- **Opdrachten**:
a – Beantwoord met behulp van de uitspraak over de klacht tegen de notaris deze vragen:
(i) Op welke datum kwam de klacht binnen bij de kamer?
(ii) Voor hoe lang is de notaris geschorst?
(iii) Met wie waren de partijen uitgenodigd voor een gesprek op 9 oktober 2015?
b – Schrijf een vervolg op de uitspraak over de klacht tegen de notaris, te beginnen na de laatste zin.

- **Te lezen fragment**:
»»
ECLI:NL:TNORSHE:2016:10 Kamer voor het notariaat 's-Hertogenbosch SHE/2015/7

ECLI: ECLI:NL:TNORSHE:2016:10
Datum uitspraak: 18-04-2016
Datum publicatie: 17-05-2016
Zaaknummer(s): SHE/2015/7
Onderwerp: Registergoed
Beslissingen: Klacht gegrond met schorsing als notaris
Inhoudsindicatie:   Maatregel van schorsing in de uitoefening van het ambt voor 2 weken. De notaris heeft ondanks herhaaldelijk verzoek van klager stukken van de belastingdienst (naheffingsaanslag overdrachtsbelasting, eerste en tweede herinnering en het dwangbevel) niet aan klager doorgezonden.

Klachtnummer    : SHE/2015/7

Datum uitspraak : 18 april 2016

KAMER VOOR HET NOTARIAAT IN HET RESSORT ’S-HERTOGENBOSCH

De kamer voor het notariaat neemt de volgende beslissing naar aanleiding van de klacht van

de heer […] (hierna: klager), wonende te […],

tegen

notaris mr. […] (hierna: notaris), gevestigd te […].

1.          De procedure

1.1.       Bij brief van 29 januari 2015 heeft klager een klacht geformuleerd tegen de notaris. Deze klacht is op 2 februari 2015 binnengekomen bij de kamer voor het notariaat (verder: de kamer).

1.2.       Bij brief van 15 april 2015 heeft de notaris bericht dat er overleg is geweest en dat de door klager geleden schade is vergoed. Hierop heeft klager bij brief van 22 april 2015 een gedeelte van de klacht ingetrokken.

1.3.       De notaris heeft op de klacht geantwoord.

1.4.       Partijen zijn uitgenodigd voor een gesprek op 9 oktober 2015 met mr. W. Weerkamp, plaatsvervangend voorzitter van de kamer. Verschenen zijn klager en de notaris. Naar aanleiding van dit gesprek heeft de plaatsvervangend voorzitter de behandeling van de zaak verwezen naar de volle kamer.
««
- **Fragmenten uit items**:
»»
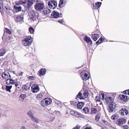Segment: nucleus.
Returning <instances> with one entry per match:
<instances>
[{
	"label": "nucleus",
	"instance_id": "f257e3e1",
	"mask_svg": "<svg viewBox=\"0 0 129 129\" xmlns=\"http://www.w3.org/2000/svg\"><path fill=\"white\" fill-rule=\"evenodd\" d=\"M29 16L31 18L34 20H36V19H40V16L38 13L36 11L33 10H30L29 12Z\"/></svg>",
	"mask_w": 129,
	"mask_h": 129
},
{
	"label": "nucleus",
	"instance_id": "f03ea898",
	"mask_svg": "<svg viewBox=\"0 0 129 129\" xmlns=\"http://www.w3.org/2000/svg\"><path fill=\"white\" fill-rule=\"evenodd\" d=\"M32 41V38L29 36L22 41V44L24 46H29L30 45Z\"/></svg>",
	"mask_w": 129,
	"mask_h": 129
},
{
	"label": "nucleus",
	"instance_id": "7ed1b4c3",
	"mask_svg": "<svg viewBox=\"0 0 129 129\" xmlns=\"http://www.w3.org/2000/svg\"><path fill=\"white\" fill-rule=\"evenodd\" d=\"M34 7L36 10L38 11L41 12L45 9L44 4L42 3H36Z\"/></svg>",
	"mask_w": 129,
	"mask_h": 129
},
{
	"label": "nucleus",
	"instance_id": "20e7f679",
	"mask_svg": "<svg viewBox=\"0 0 129 129\" xmlns=\"http://www.w3.org/2000/svg\"><path fill=\"white\" fill-rule=\"evenodd\" d=\"M52 102L51 99L49 98H46L43 100L41 102V105L43 107L47 106Z\"/></svg>",
	"mask_w": 129,
	"mask_h": 129
},
{
	"label": "nucleus",
	"instance_id": "39448f33",
	"mask_svg": "<svg viewBox=\"0 0 129 129\" xmlns=\"http://www.w3.org/2000/svg\"><path fill=\"white\" fill-rule=\"evenodd\" d=\"M80 74L81 78L83 80L86 81L89 78V73L86 71L81 72Z\"/></svg>",
	"mask_w": 129,
	"mask_h": 129
},
{
	"label": "nucleus",
	"instance_id": "423d86ee",
	"mask_svg": "<svg viewBox=\"0 0 129 129\" xmlns=\"http://www.w3.org/2000/svg\"><path fill=\"white\" fill-rule=\"evenodd\" d=\"M48 5L51 9H54L57 7V4L56 1L53 0L51 2H48Z\"/></svg>",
««
- **Antwoorden per opdracht**:
a –
(i) Op 2 februari 2015.
(ii) Voor 2 weken.
(iii) Met mr. W. Weerkamp, plaatsvervangend voorzitter van de kamer.

b –
1.5.       Vervolgens zijn partijen bij brief van 23 oktober 2015 opgeroepen voor de mondelinge behandeling van 21 maart 2016. Bij e-mailbericht van 18 maart 2016 - één werkdag voor de mondelinge behandeling - heeft de notaris de kamer bericht dat hij niet aanwezig kan zijn bij de mondelinge behandeling en verzocht om de behandeling door te schuiven naar de volgende vergadering. De ambtelijk secretaris heeft vervolgens telefonisch contact gehad met de secretaresse van de notaris over de reden van het verzochte uitstel. De secretaresse van de notaris deelde mede dat de notaris is verhinderd wegens een zakelijke afspraak. De plaatsvervangend voorzitter heeft vervolgens beslist dat geen uitstel wordt verleend, omdat daartoe onvoldoende klemmende redenen zijn aangevoerd. Dit is bij e-mailbericht van 18 maart 2016 de notaris bericht. 

1.6.       De kamer heeft de klacht behandeld op 21 maart 2016. Verschenen is klager. De notaris is - hoewel behoorlijk en zeer tijdig opgeroepen - niet verschenen.

2.          De feiten

2.1.       In oktober 2012 is voor de notaris een leveringsakte verleden waarbij de gemeente […] (hierna: de gemeente) een perceel grond met daarop een woning, staande en gelegen aan […] te […] aan klager en zijn echtgenote […] (hierna: echtgenote) heeft overgedragen. Daarbij is rekening gehouden met een overdrachtsbelastingtarief van 2%.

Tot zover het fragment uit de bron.